[Entries supplied start]
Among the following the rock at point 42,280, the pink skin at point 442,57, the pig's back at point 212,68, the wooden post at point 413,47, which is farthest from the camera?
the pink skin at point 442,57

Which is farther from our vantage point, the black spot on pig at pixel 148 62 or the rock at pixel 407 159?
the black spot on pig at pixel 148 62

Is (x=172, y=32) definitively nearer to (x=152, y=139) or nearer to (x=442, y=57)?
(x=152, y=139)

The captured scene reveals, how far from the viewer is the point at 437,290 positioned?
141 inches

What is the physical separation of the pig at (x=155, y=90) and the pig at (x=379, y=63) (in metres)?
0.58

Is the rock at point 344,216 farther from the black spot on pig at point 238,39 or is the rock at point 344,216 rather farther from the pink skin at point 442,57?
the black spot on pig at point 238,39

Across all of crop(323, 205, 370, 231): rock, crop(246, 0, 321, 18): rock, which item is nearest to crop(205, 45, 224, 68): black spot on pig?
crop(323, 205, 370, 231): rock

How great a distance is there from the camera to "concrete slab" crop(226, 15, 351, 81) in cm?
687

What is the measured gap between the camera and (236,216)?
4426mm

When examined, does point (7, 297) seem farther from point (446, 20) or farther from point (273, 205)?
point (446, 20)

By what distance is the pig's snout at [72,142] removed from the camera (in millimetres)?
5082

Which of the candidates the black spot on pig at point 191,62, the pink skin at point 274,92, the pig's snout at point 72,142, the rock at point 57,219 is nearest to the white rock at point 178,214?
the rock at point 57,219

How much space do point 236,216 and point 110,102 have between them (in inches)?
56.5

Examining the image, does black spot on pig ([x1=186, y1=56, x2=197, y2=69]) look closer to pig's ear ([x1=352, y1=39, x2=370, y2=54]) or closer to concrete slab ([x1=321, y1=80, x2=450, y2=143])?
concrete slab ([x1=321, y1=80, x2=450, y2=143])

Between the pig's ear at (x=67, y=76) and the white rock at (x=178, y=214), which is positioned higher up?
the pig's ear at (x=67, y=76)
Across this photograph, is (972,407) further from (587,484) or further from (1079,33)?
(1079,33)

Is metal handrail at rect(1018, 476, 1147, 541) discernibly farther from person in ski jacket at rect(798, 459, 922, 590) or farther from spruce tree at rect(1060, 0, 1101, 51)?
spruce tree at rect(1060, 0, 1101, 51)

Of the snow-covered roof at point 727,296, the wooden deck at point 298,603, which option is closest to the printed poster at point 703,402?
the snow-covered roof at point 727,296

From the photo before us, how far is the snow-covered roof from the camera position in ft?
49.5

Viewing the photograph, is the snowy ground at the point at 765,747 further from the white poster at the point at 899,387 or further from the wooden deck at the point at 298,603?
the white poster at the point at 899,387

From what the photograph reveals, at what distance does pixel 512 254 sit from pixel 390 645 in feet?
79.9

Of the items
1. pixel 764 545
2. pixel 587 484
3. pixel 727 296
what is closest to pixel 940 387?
[Entries supplied end]
**Task statement:** Rewrite the lines from the one containing "Of the items" through the end, replacing "pixel" with "point" and leaving everything else unchanged. Give only those lines.

**Solution to the problem:**
Of the items
1. point 764 545
2. point 587 484
3. point 727 296
what is closest to point 940 387?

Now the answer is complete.